La vraie filiation de Charlie Hebdo, c’est L’Assiette au beurre, journal satirique anarchiste du début du XXe siècle, anticolonialiste, antireligieux, antimilitariste et anticonformiste.

Exemplaire du journal français L'Assiette au beurre
Exemplaire du journal français L’Assiette au beurre© DR

Symbiose entre force du message et force graphique, le journal « s’en prenait à l’époque à la tyrannie, à tous les pouvoirs », précise Christian Delporte, spécialiste d’histoire politique et culturelle.

Mais la violence du verbe et du trait n’est pas l’apanage des caricaturistes de gauche. Il y avait au XIXe siècle ou dans les années 1930 « des dessinateurs de droite et d’extrême droite, tout aussi féroces et talentueux », rappelle Guillaume Doizy, auteur en 2005 d’A bas la calotte ! La caricature anticléricale.

Exemplaire d'A bas la calotte
Exemplaire d’A bas la calotte© DR

C’est toutefois un siècle plus tôt, avec les idées révolutionnaires et les penseurs luttant pour la liberté d’expression, que la caricature a commencé à se propager.

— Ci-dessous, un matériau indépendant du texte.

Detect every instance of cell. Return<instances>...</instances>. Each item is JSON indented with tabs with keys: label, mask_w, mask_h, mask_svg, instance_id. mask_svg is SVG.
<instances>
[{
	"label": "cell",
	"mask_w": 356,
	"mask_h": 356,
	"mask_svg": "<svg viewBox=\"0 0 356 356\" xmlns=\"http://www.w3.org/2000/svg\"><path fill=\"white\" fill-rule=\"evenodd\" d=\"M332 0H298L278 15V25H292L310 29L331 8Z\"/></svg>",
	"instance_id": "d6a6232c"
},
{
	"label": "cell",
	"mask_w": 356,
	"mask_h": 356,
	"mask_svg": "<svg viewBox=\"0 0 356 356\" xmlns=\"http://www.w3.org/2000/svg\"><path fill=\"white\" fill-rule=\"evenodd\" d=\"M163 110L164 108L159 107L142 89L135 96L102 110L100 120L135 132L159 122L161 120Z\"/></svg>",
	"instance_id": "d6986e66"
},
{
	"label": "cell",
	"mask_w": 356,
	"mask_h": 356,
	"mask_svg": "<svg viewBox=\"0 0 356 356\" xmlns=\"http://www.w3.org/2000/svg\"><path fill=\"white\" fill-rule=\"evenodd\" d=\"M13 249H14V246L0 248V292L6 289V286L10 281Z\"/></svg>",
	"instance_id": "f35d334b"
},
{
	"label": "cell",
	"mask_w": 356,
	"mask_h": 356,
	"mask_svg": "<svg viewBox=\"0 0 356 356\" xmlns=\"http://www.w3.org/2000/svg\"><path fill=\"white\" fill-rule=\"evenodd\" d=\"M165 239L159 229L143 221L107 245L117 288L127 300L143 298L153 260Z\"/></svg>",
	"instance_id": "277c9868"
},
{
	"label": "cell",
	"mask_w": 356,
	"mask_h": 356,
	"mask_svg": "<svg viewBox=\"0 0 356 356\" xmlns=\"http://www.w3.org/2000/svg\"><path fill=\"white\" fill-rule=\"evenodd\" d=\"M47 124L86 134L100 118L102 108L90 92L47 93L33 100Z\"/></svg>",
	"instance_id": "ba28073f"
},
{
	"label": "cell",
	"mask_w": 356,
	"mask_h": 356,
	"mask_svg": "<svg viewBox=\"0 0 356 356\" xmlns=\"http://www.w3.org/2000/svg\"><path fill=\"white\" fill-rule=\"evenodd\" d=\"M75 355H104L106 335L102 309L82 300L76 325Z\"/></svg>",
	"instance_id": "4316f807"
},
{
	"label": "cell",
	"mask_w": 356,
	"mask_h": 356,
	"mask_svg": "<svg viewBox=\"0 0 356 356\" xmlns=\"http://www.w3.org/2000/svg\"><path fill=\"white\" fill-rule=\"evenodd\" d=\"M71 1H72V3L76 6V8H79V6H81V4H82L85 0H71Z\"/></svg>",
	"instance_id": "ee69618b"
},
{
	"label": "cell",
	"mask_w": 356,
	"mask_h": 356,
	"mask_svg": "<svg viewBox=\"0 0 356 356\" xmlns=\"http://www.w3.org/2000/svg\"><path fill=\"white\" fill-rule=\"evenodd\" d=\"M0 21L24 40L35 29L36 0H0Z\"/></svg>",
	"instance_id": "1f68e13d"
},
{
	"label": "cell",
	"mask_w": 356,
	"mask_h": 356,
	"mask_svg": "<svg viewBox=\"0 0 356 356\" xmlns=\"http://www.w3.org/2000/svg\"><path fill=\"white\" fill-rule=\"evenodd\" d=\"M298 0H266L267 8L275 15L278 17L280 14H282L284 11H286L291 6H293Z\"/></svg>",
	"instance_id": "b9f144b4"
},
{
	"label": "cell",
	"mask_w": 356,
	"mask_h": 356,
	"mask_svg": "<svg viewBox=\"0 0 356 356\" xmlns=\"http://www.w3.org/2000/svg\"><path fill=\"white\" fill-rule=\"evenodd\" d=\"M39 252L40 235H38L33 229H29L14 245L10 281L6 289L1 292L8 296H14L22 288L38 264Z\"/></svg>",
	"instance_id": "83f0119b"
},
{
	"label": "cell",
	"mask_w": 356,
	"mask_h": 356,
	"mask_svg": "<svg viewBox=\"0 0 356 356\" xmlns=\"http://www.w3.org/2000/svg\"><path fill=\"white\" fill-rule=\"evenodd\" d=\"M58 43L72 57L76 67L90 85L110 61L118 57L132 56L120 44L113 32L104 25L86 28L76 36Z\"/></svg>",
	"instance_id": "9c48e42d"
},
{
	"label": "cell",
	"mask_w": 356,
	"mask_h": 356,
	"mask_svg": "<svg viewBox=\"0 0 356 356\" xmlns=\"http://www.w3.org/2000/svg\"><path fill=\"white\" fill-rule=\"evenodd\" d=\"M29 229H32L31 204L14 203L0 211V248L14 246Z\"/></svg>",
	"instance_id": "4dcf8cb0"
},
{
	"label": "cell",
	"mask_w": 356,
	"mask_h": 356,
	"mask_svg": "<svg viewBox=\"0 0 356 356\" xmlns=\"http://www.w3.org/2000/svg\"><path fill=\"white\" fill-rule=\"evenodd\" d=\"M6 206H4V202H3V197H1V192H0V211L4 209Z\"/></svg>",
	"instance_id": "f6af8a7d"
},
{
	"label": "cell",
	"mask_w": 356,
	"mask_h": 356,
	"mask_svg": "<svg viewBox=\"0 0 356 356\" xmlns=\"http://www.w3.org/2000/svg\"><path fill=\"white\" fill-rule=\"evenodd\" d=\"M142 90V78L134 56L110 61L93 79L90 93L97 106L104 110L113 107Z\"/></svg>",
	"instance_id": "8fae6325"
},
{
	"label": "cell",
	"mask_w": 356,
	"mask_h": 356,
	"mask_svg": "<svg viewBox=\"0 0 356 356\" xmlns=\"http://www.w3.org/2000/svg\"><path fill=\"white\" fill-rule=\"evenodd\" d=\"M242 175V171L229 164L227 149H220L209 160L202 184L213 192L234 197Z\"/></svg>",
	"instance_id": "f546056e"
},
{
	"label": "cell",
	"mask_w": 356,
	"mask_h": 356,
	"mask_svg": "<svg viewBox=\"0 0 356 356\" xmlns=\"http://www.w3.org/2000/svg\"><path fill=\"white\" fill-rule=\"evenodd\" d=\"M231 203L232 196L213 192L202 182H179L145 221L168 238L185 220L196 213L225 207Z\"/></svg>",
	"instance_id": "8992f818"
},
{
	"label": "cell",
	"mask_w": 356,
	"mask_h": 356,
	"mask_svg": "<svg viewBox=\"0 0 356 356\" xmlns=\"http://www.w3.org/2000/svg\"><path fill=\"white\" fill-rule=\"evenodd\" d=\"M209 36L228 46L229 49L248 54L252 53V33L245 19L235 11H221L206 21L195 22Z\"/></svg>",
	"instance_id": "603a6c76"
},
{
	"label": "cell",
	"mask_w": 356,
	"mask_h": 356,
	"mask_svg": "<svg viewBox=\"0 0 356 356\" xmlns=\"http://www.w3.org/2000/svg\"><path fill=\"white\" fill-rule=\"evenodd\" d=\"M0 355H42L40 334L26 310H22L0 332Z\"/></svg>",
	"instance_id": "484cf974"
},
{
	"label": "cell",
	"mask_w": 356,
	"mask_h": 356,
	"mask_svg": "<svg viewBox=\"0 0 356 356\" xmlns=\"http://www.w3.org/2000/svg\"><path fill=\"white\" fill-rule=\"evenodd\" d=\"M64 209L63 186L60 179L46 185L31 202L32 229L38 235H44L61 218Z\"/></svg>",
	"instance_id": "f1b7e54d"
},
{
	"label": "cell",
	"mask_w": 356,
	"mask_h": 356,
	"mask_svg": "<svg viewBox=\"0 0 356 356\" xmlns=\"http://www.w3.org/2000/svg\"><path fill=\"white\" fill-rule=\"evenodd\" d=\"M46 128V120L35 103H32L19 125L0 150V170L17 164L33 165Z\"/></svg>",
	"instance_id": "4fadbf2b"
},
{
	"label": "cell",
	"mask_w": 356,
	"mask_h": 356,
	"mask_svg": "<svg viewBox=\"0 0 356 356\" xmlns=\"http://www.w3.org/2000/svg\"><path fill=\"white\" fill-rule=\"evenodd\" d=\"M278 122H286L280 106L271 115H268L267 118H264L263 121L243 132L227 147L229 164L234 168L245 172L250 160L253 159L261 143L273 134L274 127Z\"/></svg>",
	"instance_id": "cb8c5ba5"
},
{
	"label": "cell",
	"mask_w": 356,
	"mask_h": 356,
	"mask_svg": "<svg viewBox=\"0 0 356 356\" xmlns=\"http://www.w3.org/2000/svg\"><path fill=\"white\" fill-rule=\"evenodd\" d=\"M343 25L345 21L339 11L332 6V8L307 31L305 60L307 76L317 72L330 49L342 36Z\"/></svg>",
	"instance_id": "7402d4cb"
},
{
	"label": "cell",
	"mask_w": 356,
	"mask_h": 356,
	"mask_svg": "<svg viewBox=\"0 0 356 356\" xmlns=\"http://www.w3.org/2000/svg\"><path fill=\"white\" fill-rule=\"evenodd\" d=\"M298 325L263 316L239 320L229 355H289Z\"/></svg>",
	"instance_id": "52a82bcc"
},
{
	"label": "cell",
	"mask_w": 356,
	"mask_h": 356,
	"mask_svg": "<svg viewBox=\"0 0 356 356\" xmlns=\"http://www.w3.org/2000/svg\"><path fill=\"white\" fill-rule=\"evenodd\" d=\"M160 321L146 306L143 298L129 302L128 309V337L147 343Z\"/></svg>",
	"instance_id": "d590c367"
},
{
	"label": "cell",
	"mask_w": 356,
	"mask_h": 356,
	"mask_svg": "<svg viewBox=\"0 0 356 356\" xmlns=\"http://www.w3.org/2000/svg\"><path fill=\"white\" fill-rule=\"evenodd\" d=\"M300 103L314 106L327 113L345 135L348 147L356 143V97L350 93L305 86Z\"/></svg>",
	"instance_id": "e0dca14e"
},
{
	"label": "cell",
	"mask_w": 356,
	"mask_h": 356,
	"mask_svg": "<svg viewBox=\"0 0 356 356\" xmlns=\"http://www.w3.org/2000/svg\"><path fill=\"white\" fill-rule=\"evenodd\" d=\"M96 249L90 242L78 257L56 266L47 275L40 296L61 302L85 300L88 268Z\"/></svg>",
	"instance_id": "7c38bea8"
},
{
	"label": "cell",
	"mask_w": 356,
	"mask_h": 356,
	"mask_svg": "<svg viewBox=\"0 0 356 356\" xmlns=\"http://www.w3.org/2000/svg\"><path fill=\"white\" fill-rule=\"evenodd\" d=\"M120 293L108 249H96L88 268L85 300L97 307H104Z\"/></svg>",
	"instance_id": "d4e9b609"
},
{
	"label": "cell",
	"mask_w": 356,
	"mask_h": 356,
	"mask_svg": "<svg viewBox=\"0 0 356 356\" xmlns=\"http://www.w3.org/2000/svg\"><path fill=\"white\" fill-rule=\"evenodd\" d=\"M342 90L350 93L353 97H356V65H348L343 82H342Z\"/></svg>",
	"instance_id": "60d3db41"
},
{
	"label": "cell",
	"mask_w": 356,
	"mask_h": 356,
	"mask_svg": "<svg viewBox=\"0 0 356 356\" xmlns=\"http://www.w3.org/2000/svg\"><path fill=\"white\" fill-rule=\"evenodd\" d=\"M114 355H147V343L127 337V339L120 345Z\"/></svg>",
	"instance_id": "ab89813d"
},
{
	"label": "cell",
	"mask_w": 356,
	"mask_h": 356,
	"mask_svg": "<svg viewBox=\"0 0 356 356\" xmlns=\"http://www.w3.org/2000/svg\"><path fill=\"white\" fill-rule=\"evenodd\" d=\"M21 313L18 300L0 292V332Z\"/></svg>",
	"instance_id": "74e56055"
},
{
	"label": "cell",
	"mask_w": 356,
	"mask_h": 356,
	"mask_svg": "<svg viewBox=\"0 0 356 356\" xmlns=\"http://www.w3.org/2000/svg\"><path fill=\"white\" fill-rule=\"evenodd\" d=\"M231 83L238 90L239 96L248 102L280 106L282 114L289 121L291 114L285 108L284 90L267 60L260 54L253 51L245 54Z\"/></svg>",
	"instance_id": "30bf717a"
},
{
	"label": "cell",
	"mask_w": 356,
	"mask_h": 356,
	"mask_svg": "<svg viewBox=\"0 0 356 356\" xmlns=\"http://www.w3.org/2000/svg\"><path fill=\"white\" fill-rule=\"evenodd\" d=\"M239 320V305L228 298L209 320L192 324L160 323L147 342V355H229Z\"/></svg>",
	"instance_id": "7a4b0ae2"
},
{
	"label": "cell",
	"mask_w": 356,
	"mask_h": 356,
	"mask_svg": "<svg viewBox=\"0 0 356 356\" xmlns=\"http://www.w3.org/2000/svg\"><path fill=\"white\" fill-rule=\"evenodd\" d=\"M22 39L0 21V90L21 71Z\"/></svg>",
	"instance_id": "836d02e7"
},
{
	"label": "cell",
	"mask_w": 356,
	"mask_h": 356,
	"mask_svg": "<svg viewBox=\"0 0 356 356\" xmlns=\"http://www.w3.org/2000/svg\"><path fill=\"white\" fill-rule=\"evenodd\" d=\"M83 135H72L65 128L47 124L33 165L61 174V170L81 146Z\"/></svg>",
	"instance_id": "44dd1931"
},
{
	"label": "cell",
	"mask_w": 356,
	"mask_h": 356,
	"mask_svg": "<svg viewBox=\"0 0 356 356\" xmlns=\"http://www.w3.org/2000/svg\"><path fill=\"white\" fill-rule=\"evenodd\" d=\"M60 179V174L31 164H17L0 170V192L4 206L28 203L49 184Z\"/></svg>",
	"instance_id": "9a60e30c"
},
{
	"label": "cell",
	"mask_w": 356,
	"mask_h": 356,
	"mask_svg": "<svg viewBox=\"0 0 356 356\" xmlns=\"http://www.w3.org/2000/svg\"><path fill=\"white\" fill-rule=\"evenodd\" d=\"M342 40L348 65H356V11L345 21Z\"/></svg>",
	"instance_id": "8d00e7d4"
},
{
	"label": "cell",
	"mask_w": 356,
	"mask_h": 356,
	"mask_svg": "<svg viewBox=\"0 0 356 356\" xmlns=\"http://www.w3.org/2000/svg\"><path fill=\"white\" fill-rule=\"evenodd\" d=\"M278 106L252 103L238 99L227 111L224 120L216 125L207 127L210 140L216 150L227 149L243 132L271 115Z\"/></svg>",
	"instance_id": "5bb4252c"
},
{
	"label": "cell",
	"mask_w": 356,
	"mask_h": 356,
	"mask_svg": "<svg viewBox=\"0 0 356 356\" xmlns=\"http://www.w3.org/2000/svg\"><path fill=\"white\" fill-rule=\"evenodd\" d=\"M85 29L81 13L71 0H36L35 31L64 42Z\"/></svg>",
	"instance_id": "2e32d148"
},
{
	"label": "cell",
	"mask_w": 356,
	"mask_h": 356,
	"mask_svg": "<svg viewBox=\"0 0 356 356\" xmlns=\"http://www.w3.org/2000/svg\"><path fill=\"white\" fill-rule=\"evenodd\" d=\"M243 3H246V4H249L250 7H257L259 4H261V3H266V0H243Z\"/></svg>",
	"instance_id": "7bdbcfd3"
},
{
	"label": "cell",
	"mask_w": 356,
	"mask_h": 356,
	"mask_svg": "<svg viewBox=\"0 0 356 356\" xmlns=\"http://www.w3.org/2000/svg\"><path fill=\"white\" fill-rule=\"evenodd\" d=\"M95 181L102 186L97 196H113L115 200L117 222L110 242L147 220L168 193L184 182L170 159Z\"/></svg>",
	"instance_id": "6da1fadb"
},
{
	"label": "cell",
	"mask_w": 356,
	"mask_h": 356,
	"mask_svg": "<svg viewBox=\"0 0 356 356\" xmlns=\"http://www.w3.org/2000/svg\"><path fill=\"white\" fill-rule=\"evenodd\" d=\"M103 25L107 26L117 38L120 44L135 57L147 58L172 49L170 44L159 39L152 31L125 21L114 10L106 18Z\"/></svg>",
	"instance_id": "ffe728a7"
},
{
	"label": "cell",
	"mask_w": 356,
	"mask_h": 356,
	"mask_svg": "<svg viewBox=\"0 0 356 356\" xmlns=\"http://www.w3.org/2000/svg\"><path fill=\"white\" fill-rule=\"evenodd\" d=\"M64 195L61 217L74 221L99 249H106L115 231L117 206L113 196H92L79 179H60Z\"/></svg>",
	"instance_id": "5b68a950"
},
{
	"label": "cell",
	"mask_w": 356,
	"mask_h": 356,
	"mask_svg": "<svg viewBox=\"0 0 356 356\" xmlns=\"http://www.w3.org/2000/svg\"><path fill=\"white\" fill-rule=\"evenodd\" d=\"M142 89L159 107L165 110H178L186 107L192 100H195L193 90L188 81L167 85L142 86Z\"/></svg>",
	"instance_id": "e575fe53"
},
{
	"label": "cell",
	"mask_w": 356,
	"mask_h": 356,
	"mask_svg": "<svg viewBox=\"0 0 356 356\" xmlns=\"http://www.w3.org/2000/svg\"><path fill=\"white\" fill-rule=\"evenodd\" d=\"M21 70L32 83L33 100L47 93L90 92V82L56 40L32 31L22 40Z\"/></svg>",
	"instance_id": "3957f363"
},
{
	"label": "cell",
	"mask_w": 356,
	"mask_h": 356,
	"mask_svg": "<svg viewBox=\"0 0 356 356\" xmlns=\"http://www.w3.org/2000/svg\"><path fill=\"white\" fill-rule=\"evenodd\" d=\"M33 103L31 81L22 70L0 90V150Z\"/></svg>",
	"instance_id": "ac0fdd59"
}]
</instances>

« La Révolution et la déchristianisation qui ont suivi font, aujourd’hui encore, la différence avec d’autres pays », souligne Guillaume Doizy. Le roi Louis XVI et son épouse Marie-Antoinette, guillotinés en 1793, étaient alors les cibles privilégiées des caricaturistes qui les dessinaient, l’un en cochon, l’autre en serpent.

Au Royaume-Uni, la presse satirique « a toujours été plus respectueuse de la religion » même si la monarchie est parfois égratignée par certains titres. « De même, aux Etats-Unis, il n’est pas dans la tradition de brocarder l’Eglise », note Guillaume Doizy.

« La caricature de presse est vraiment née au début du XIXe siècle, avec Daumier, Cham, puis un peu plus tard avec André Gill, sous le Second Empire », explique Christian Delporte.

L’Eglise catholique, le Vatican, subissent alors aussi les foudres des caricaturistes, majoritairement anticléricaux jusqu’à la fin du XIXe siècle et qui n’hésitent pas à croquer les ecclésiastiques dans des positions triviales.

Depuis trente ans, Charlie Hebdo tape, quant à lui, sur toutes les religions sans distinction. Toutefois, ses prédécesseurs étaient d’autant plus courageux que l’Eglise bénéficiait de puissants réseaux. « Les pressions étaient très fortes », souligne M. Doizy.

Mais la dérision et la satire comme arme politique ont pris une autre forme à partir des années 1980 avec l’arrivée sur les petits-écrans du Bébête show et des Guignols.

Seule une poignée de journaux satiriques parvient à subsister malgré des difficultés financières liées à une baisse constante de leur diffusion et à l’absence de ressources publicitaires, le prix de leur indépendance.

L’élan de solidarité qui a suivi l’attentat contre Charlie Hebdo pourrait toutefois lui donner un nouveau souffle, au moins provisoirement.